Prerequisites: - For UncertaintyMethod::Asymptotic: run fit() with run_covariance_step = true (or covariance = true in [fit_options]). - For UncertaintyMethod::Sir: run with sir = true and sir_keep_samples = true so the resampled vectors are kept on the FitResult.

Example:

let fit_opts = FitOptions {
    run_covariance_step: true,
    ..FitOptions::default()
};
let fit = fit(&model, &population, &model.default_params, &fit_opts)?;

let sims = simulate_with_uncertainty(
    &model,
    &population,
    &fit,
    &SimulateUncertaintyOptions {
        n_uncertainty_draws: 200,
        n_sim_per_draw: 10,
        method: UncertaintyMethod::Asymptotic,
        seed: Some(42),
    },
)?;

Result Types

pub struct SimulationResult {
    pub draw: usize,    // Uncertainty draw index (1-indexed; always 1 for simulate())
    pub sim: usize,     // Replicate number within a draw (1-indexed)
    pub id: String,     // Subject ID
    pub time: f64,      // Observation time
    pub ipred: f64,     // Individual prediction (no residual error)
    pub dv_sim: f64,    // Simulated observation (with residual error)
}

pub struct PredictionResult {
    pub id: String,
    pub time: f64,
    pub pred: f64,      // Population prediction (eta = 0)
}

Simulation Process

For each replicate and each subject:

  1. Sample random effects: \(\eta_i \sim N(0, \Omega)\) using the Cholesky factor \(L\): \(\eta = L \cdot z\), where \(z \sim N(0, I)\)
  2. Generate predictions through the same time-varying-covariate-aware dispatcher used by estimation and predict() (compute_predictions_with_tv).

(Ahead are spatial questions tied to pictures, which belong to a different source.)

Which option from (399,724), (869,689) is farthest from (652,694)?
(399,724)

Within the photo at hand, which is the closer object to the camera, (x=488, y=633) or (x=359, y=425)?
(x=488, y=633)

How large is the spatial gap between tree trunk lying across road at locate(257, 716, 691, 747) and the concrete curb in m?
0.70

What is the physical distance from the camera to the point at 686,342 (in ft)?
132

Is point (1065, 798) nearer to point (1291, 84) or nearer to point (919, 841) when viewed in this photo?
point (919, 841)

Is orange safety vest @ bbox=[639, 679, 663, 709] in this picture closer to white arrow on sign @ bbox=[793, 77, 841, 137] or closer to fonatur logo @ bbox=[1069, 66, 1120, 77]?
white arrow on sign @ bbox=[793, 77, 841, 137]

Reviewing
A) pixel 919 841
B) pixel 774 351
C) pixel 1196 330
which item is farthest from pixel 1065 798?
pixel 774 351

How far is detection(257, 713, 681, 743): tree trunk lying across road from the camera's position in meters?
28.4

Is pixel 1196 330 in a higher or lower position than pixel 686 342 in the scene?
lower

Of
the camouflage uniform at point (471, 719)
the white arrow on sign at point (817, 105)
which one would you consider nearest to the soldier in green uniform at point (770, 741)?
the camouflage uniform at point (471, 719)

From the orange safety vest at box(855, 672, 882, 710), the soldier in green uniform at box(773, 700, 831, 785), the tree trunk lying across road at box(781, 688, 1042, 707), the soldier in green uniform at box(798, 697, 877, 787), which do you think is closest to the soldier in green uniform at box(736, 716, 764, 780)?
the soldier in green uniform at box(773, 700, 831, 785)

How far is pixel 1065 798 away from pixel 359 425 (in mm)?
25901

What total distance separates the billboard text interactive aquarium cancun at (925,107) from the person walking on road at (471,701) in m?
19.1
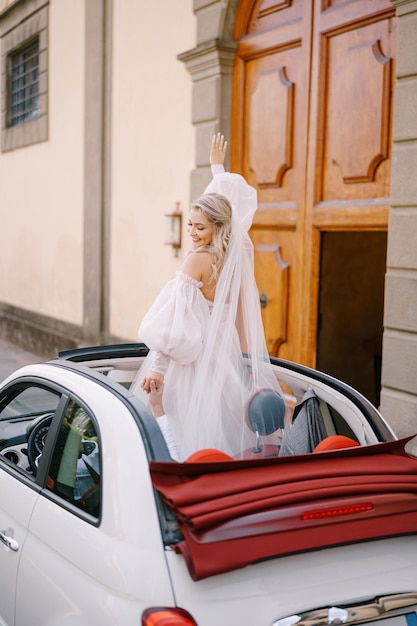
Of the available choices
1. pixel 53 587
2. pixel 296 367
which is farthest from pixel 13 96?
pixel 53 587

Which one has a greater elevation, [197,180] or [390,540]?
[197,180]

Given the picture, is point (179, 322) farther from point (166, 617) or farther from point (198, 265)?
point (166, 617)

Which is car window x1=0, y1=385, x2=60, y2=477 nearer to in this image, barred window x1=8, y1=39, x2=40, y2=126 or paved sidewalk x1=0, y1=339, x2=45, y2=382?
paved sidewalk x1=0, y1=339, x2=45, y2=382

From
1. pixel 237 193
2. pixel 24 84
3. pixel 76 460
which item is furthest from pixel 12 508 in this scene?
pixel 24 84

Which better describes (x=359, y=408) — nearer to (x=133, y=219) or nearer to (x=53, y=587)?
(x=53, y=587)

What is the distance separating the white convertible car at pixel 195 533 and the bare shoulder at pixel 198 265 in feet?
3.75

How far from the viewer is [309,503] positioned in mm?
2146

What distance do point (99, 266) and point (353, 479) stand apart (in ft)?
25.2

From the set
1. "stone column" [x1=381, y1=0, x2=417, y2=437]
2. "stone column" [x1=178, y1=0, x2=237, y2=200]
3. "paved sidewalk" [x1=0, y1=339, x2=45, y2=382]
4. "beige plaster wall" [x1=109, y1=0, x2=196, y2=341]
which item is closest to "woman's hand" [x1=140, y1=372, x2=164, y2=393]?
"stone column" [x1=381, y1=0, x2=417, y2=437]

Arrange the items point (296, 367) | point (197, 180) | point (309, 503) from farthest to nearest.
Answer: point (197, 180)
point (296, 367)
point (309, 503)

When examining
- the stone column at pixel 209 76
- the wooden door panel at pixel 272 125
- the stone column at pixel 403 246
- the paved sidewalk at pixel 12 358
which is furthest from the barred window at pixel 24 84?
the stone column at pixel 403 246

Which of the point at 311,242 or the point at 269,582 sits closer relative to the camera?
the point at 269,582

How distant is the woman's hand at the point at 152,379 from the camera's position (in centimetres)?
349

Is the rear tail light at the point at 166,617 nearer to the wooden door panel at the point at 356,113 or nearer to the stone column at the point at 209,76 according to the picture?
the wooden door panel at the point at 356,113
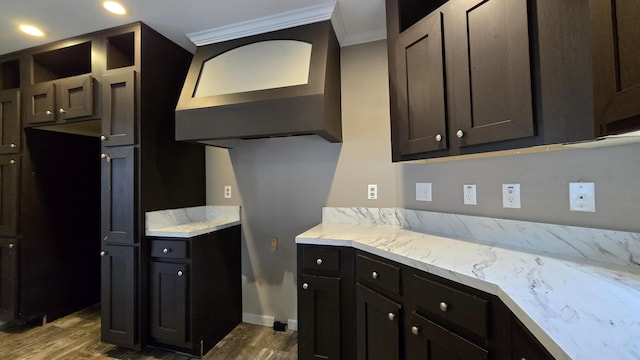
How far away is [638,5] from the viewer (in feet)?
2.16

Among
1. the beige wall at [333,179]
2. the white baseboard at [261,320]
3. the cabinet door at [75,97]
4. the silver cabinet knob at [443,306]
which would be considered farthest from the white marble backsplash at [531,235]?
the cabinet door at [75,97]

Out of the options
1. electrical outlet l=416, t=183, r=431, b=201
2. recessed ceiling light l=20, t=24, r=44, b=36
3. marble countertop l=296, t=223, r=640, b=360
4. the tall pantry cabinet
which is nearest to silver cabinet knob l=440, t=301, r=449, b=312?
marble countertop l=296, t=223, r=640, b=360

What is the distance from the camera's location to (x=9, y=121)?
91.4 inches

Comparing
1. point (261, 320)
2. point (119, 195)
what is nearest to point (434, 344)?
point (261, 320)

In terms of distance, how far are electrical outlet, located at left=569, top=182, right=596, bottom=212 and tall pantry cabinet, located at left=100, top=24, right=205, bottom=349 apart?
2.50m

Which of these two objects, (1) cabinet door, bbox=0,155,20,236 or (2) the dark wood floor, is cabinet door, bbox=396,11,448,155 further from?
(1) cabinet door, bbox=0,155,20,236

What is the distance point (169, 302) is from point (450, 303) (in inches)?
73.6

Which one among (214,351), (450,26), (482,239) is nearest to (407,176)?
(482,239)

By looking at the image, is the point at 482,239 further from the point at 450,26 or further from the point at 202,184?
the point at 202,184

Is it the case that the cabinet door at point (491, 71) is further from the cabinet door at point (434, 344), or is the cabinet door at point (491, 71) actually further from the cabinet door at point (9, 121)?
Answer: the cabinet door at point (9, 121)

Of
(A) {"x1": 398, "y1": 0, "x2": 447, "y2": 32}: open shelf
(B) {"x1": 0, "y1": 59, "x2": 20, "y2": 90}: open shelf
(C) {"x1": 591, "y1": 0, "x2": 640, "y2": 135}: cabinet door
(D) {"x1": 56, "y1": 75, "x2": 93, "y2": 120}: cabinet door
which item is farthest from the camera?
(B) {"x1": 0, "y1": 59, "x2": 20, "y2": 90}: open shelf

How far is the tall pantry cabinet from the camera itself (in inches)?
76.2

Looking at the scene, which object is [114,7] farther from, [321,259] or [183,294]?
[321,259]

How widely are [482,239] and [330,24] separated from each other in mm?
1672
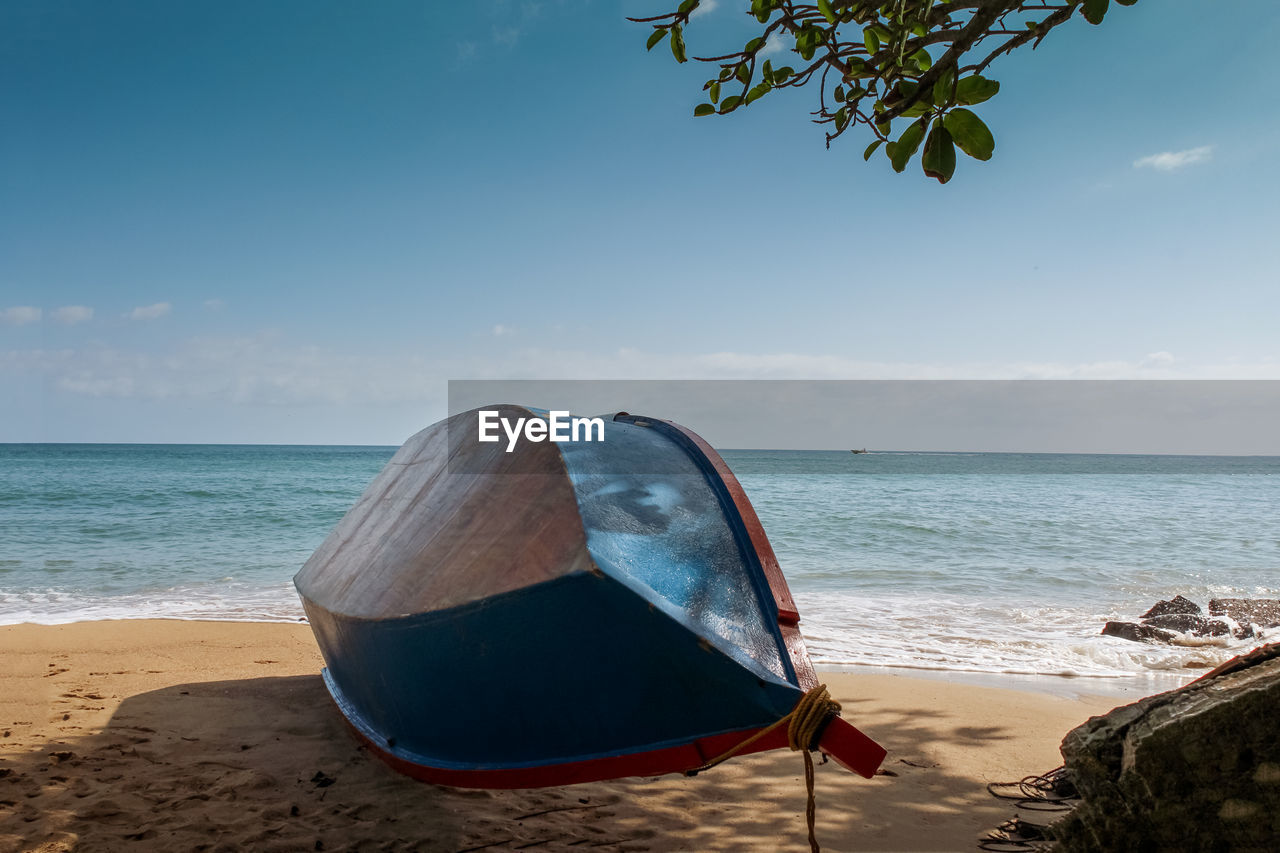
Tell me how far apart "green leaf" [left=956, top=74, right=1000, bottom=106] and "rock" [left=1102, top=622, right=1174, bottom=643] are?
6714mm

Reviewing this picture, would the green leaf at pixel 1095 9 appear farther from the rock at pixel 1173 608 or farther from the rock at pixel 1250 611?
the rock at pixel 1250 611

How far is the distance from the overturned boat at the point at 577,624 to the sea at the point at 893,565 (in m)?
3.92

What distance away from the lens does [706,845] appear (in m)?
2.96

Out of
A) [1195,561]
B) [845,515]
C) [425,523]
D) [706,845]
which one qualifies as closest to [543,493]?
[425,523]

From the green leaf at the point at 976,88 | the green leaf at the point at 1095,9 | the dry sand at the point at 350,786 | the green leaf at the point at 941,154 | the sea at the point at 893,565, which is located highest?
the green leaf at the point at 1095,9

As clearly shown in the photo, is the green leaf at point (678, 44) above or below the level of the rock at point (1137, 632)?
above

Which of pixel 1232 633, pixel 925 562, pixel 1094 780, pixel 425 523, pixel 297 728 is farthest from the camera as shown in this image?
pixel 925 562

PK parameters are recomputed per event from each row’s covariate snapshot, so a covariate that changes over a subject’s record (e.g. body weight) drives the prediction at each time — not just the baseline value. Subjects with no time-varying covariates stay on the single-evaluation fast path (pk_param_fn(theta, eta, covariates)), so their output is unchanged.
  3. Add residual error: \(DV = IPRED + \sqrt{V} \cdot \epsilon\), where \(\epsilon \sim N(0, 1)\) and \(V\) is the residual variance from the error model. FREM covariate pseudo-observations (FREMTYPE > 0) instead use the additive covariate error \(V = \sigma_\text{EPSCOV}^2\), matching the FREM likelihood.

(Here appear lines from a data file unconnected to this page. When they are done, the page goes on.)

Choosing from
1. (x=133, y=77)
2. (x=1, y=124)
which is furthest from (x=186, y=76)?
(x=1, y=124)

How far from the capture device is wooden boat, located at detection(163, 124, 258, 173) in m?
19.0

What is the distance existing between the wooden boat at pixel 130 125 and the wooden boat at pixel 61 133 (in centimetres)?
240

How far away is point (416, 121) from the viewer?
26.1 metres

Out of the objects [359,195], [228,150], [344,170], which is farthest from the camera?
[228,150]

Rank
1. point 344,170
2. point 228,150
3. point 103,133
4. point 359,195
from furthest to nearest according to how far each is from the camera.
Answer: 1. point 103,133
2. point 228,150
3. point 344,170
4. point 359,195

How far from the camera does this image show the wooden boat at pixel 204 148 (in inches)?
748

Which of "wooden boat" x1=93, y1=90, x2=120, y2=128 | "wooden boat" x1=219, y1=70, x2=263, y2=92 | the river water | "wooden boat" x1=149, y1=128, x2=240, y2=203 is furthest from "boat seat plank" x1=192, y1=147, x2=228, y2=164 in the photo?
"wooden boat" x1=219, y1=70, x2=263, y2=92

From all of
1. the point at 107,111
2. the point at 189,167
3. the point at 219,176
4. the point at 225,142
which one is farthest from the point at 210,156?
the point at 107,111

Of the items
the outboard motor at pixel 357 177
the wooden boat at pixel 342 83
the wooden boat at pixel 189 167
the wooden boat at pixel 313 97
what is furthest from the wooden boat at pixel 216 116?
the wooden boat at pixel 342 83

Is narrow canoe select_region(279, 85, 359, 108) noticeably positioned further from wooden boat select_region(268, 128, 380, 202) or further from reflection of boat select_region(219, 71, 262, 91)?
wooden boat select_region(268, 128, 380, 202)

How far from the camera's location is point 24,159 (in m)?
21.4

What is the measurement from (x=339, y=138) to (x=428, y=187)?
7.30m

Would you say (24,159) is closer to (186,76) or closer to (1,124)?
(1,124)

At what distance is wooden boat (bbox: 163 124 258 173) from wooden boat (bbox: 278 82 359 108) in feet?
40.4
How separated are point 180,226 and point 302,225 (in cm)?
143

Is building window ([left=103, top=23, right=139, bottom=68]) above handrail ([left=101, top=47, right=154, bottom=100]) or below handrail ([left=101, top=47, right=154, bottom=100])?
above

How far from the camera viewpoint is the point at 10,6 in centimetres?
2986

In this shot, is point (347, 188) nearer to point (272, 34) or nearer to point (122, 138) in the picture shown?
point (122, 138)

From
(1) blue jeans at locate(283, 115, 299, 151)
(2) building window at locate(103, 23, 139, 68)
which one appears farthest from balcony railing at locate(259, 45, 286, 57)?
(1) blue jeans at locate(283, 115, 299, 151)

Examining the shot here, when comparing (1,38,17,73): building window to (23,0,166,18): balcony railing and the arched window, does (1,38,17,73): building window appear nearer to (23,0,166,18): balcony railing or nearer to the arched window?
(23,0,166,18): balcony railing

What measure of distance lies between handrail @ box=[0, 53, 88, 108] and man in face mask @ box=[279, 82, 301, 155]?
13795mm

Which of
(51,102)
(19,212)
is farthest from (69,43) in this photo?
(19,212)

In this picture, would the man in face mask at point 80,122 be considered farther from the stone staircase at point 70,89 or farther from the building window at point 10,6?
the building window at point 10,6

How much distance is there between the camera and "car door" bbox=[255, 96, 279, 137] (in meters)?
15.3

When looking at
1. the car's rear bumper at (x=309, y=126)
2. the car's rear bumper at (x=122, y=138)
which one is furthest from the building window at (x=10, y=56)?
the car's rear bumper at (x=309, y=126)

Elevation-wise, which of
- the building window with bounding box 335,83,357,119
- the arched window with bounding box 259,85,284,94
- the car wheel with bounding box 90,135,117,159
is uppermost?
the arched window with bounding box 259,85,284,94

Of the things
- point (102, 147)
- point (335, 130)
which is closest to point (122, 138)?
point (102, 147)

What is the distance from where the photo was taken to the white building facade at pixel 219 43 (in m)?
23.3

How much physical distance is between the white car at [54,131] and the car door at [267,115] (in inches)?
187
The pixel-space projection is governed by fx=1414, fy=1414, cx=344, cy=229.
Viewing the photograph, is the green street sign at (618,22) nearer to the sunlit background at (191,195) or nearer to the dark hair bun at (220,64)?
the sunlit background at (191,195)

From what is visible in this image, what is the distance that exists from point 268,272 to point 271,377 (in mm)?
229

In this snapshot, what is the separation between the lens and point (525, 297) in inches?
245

The same per-event covariate snapshots drive the NPDE/NPD diagnostics and the NCA-based start-value sweep, so all simulation-backed surfaces agree.

Simulation with Uncertainty Process

simulate_with_uncertainty() wraps the steps above in an outer loop over parameter draws:

  1. Outer loop — for each of n_uncertainty_draws, draw a population parameter set \((\theta_k, \Omega_k, \Sigma_k)\) from the uncertainty distribution.
    • Asymptotic: \(x_k = \hat{x} + L_\text{cov} z\) in packed log-space (theta, Cholesky-omega, sigma share one packed vector), then unpack — theta, Omega, and Sigma are perturbed coherently from a single MVN draw.
    • SIR: pick a parameter vector at random from FitResult.sir_resamples_packed (the resampled pool retained from the SIR step). Draws that fall outside the parameter bounds or yield non-positive theta/omega/sigma are rejected and resampled (up to 10 × n_uncertainty_draws attempts).
  2. Inner loop — for the drawn \((\theta_k, \Omega_k, \Sigma_k)\), run n_sim_per_draw replicates of the standard simulation process above. Etas are drawn from \(N(0, \Omega_k)\) and epsilons from the drawn \(\Sigma_k\).

The resulting SimulationResult rows are tagged with both draw and sim so downstream code can compute either marginal bands (over all draws and sims) or hierarchical bands (e.g. median across sims within each draw, then percentiles across draws).